> _Job_: Write the listing out again, all of it, word for word.

(Questions about scene geometry)
--

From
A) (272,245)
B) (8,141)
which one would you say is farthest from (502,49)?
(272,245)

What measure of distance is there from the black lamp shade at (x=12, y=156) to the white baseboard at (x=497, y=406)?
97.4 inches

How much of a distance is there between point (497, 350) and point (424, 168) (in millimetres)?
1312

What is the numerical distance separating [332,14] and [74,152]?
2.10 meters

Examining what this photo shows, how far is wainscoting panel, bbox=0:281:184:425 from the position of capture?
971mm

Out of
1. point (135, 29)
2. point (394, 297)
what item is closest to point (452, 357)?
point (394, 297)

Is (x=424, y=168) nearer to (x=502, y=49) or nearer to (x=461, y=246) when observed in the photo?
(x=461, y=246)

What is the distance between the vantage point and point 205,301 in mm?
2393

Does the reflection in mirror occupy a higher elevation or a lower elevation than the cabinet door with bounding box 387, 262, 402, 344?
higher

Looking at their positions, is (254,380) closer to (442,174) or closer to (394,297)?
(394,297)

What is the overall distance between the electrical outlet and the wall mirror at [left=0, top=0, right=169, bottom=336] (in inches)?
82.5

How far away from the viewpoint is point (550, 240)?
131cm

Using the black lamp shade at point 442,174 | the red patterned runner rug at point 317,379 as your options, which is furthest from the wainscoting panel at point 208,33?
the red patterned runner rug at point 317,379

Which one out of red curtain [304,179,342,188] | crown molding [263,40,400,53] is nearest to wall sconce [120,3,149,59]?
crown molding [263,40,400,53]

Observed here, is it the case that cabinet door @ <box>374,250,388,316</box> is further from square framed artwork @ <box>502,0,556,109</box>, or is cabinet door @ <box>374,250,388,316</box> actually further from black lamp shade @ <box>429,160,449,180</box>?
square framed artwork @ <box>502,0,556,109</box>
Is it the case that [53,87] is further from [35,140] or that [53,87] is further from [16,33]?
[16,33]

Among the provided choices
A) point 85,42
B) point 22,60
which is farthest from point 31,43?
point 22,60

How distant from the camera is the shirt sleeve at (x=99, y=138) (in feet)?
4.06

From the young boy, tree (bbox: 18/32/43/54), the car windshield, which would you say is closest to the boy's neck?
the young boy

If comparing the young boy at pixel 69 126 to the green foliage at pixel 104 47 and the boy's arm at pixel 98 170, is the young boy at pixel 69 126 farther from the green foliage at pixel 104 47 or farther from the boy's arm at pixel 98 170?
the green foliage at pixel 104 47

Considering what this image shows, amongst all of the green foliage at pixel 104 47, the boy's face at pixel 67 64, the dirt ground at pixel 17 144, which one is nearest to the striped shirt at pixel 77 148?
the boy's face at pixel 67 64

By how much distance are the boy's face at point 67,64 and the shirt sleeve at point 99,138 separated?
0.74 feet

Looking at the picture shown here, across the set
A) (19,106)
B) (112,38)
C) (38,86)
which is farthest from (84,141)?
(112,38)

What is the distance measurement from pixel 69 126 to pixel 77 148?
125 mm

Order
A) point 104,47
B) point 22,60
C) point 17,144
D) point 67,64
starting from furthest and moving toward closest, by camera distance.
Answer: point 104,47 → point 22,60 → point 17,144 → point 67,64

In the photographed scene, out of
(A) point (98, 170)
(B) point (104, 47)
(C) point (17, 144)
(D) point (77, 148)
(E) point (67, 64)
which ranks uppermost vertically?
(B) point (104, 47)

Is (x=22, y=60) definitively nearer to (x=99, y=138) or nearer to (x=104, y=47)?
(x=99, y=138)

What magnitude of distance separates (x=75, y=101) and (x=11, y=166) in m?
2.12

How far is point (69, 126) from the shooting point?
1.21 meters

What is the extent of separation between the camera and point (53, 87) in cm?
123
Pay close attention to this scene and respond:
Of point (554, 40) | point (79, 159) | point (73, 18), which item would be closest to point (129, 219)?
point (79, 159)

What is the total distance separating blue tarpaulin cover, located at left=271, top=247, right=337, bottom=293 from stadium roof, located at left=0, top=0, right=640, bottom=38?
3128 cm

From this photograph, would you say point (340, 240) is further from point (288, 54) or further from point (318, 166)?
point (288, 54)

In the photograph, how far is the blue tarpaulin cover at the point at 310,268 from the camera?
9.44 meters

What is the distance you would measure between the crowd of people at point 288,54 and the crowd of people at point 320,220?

--

> _Written response_:
From
A) (272,245)
B) (8,141)
which one would you say is farthest from (502,49)?
(272,245)

What measure of distance is there from the black lamp shade at (x=12, y=156) to the white baseboard at (x=497, y=406)?
97.4 inches

How much of a distance is there between point (497, 350) and point (424, 168) (in millimetres)?
1312

What is the numerical distance separating [332,14] and [74,152]?
2.10 meters

Examining what this photo shows, how far is wainscoting panel, bbox=0:281:184:425 from the position of capture?
971mm

Out of
1. point (135, 29)
2. point (394, 297)
what item is closest to point (452, 357)?
point (394, 297)

Is (x=424, y=168) nearer to (x=502, y=49) or nearer to (x=461, y=246) when observed in the photo?
(x=461, y=246)

What is the distance between the vantage point and point 205,301 in mm?
2393

Does the reflection in mirror occupy a higher elevation or a lower elevation than the cabinet door with bounding box 387, 262, 402, 344?
higher

Looking at their positions, is (254,380) closer to (442,174) or closer to (394,297)?
(394,297)

What is the overall distance between the electrical outlet and the wall mirror at [left=0, top=0, right=169, bottom=336] (in inches)?
82.5

How far away from the viewpoint is point (550, 240)?
131cm

Using the black lamp shade at point 442,174 | the red patterned runner rug at point 317,379 as your options, which is furthest from the wainscoting panel at point 208,33?
the red patterned runner rug at point 317,379

Which one out of red curtain [304,179,342,188] | crown molding [263,40,400,53] is nearest to wall sconce [120,3,149,59]?
crown molding [263,40,400,53]

Observed here, is it the case that cabinet door @ <box>374,250,388,316</box> is further from square framed artwork @ <box>502,0,556,109</box>, or is cabinet door @ <box>374,250,388,316</box> actually further from black lamp shade @ <box>429,160,449,180</box>?
square framed artwork @ <box>502,0,556,109</box>
Is it the case that [53,87] is further from [35,140] or that [53,87] is further from [16,33]?
[16,33]

Among the provided choices
A) point 85,42
B) point 22,60
which is farthest from point 31,43?
point 22,60

How distant from the camera is the shirt sleeve at (x=99, y=138) (in feet)?
4.06

From the young boy, tree (bbox: 18/32/43/54), the car windshield, which would you say is closest to the boy's neck?
the young boy

If comparing the young boy at pixel 69 126 to the green foliage at pixel 104 47 and the boy's arm at pixel 98 170, is the young boy at pixel 69 126 farther from the green foliage at pixel 104 47 or farther from the boy's arm at pixel 98 170?
the green foliage at pixel 104 47

Considering what this image shows, amongst all of the green foliage at pixel 104 47, the boy's face at pixel 67 64, the dirt ground at pixel 17 144, which one is nearest to the striped shirt at pixel 77 148?
the boy's face at pixel 67 64

By how much distance are the boy's face at point 67,64 and the shirt sleeve at point 99,138 separated?
0.74 feet

Looking at the picture shown here, across the set
A) (19,106)
B) (112,38)
C) (38,86)
which is farthest from (84,141)?
(112,38)

What is the distance measurement from pixel 69 126 to pixel 77 148?
125 mm

Order
A) point 104,47
B) point 22,60
C) point 17,144
D) point 67,64
starting from furthest and moving toward closest, by camera distance.
Answer: point 104,47 → point 22,60 → point 17,144 → point 67,64

In the photographed scene, out of
(A) point (98, 170)
(B) point (104, 47)
(C) point (17, 144)
(D) point (77, 148)
(E) point (67, 64)
which ranks uppermost vertically?
(B) point (104, 47)

Is (x=22, y=60) definitively nearer to (x=99, y=138) or nearer to (x=104, y=47)?
(x=99, y=138)

What magnitude of distance separates (x=75, y=101) and (x=11, y=166) in m?
2.12

How far is point (69, 126) from the shooting point?
1.21 meters

What is the extent of separation between the camera and point (53, 87) in cm?
123
Pay close attention to this scene and respond:
Of point (554, 40) | point (79, 159) | point (73, 18), which item would be closest to point (129, 219)?
point (79, 159)

What is the total distance separating blue tarpaulin cover, located at left=271, top=247, right=337, bottom=293 from stadium roof, located at left=0, top=0, right=640, bottom=38?
3128 cm

From this photograph, would you say point (340, 240) is further from point (288, 54) or further from point (318, 166)?
point (288, 54)

In the photograph, how far is the blue tarpaulin cover at the point at 310,268 from the camera?
9.44 meters

What is the distance you would measure between the crowd of people at point 288,54 and the crowd of people at point 320,220?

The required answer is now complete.